Bien que la juridiction ecclésiastique fût infiniment plus parfaite que celle des barons[392], qu'elle fût même réglée sur les principes de toute bonne jurisprudence, sur des lois fixes, sur la gradation des tribunaux, cependant l'Église, qui dans tous les temps ne cessa point de s'élever contre les coutumes injustes et barbares, se voyoit quelquefois obligée de les tolérer. Par exemple, l'usage des duels juridiques appelés jugement de Dieu[393], étoit si généralement adopté et tellement conforme aux goûts et aux mœurs de la nation françoise, que les juges ecclésiastiques ne pouvoient pas toujours rejeter cette manière étrange de décider du bon droit entre deux contendants. C'étoit dans la cour même de l'évêché que se faisoient ces monomachies ou duels ordonnés par le tribunal de l'église de Paris; ce que nous apprend Pierre-le-Chantre, qui écrivoit vers l'an 1180. Quædam ecclesiæ habent monomachias, et judicant monomachiam debere fieri quandoquè inter rusticos suos: et faciunt eos pugnare in curiâ ecclesiæ, in atrio episcopi vel archidiaconi, sicut fit Parisius. Le même auteur ajoute que le pape Eugène (sans doute Eugène III) ayant été consulté au sujet de ces combats, répondit: «Suivez vos coutumes» utimini consuetudine vestrâ; mais il n'en est pas moins vrai que l'Église condamnoit et cette épreuve et toutes les autres. Les papes, les évêques, les conciles ont prononcé anathème contre les duellistes[394]. Agobard, dans ses livres contre la loi Gombette[395], réfuta avec force la damnable opinion de ceux qui prétendent que Dieu fait connoître sa volonté et son jugement par les épreuves de l'eau, du feu et autres semblables.

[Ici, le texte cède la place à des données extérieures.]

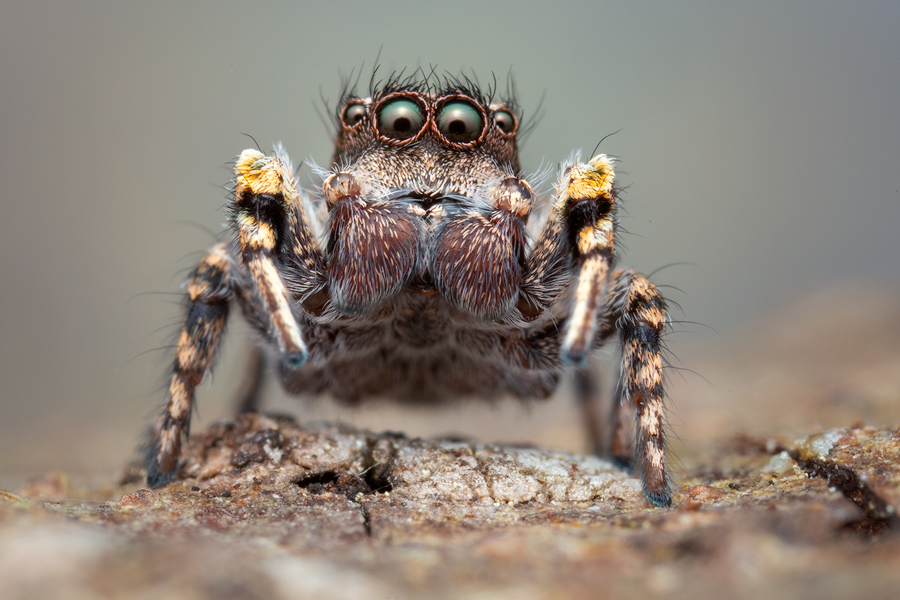 Habronattus georgiensis, habronattus, paradise spider, jumping spider, salticidae, photo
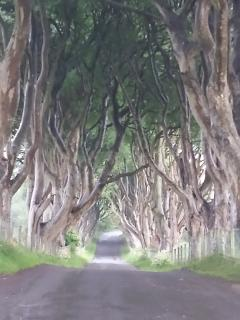 The Dark Hedges as featured in The Game of Thrones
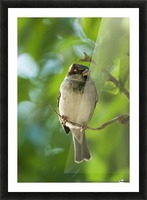 A Sparrow Perched On A Small Branch; Tarifa, Cadiz, Andalusia, Spain Picture Frame print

Il se récrie vivement contre le nom de Jugement de Dieu qu'on osoit donner à ces épreuves. «Comme si, dit-il, Dieu les avoit ordonnées, et s'il devoit se soumettre à nos préjugés et à nos sentiments particuliers pour nous révéler tout ce qu'il nous plaît de savoir.» Les mêmes opinions furent soutenues dans le onzième siècle par Yves de Chartres, par saint Thomas et par tous les théologiens les plus sages et les plus éclairés; et généralement, dans ces temps d'une ignorance et d'une corruption si profonde, il n'est pas une seule de ces maximes fondées sur le bon sens et la morale, qui font maintenant la règle des sociétés chrétiennes les plus civilisées, que n'ait alors professée l'église, seule juste et seule éclairée au milieu des vices et des ténèbres dont elle étoit entourée.

On ne s'étonnera donc plus maintenant si, malgré tout ce que l'histoire de Paris raconte des démêlés des rois avec les évêques, nous ne craignons point d'avancer qu'il n'est point de siége dans la chrétienté qui offre une suite plus remarquable de grands et pieux personnages. On y compte, jusqu'à Jean-François de Gondi, une succession de cent sept évêques, parmi lesquels il en est six que l'Église révère comme des saints, neuf qui ont été cardinaux, et quelques-uns chanceliers de France.

En 1622, cet évêché, soumis à la métropole de Sens, en fut séparé par Grégoire XV, et érigé en archevêché. Cette érection fut faite en faveur de M. Jean-François de Gondi; il fut peu après nommé commandeur des ordres du roi, honneur dont avoient joui presque tous ses successeurs. Louis XIV accorda une distinction encore plus glorieuse à M. de Harlai de Chanvalon, en érigeant, pour lui et les archevêques de Paris, la terre de Saint-Cloud en duché-pairie[396].

On compte dix archevêques depuis M. de Gondi jusqu'à M. de Juigné, qui gouvernoit l'église de Paris en 1789.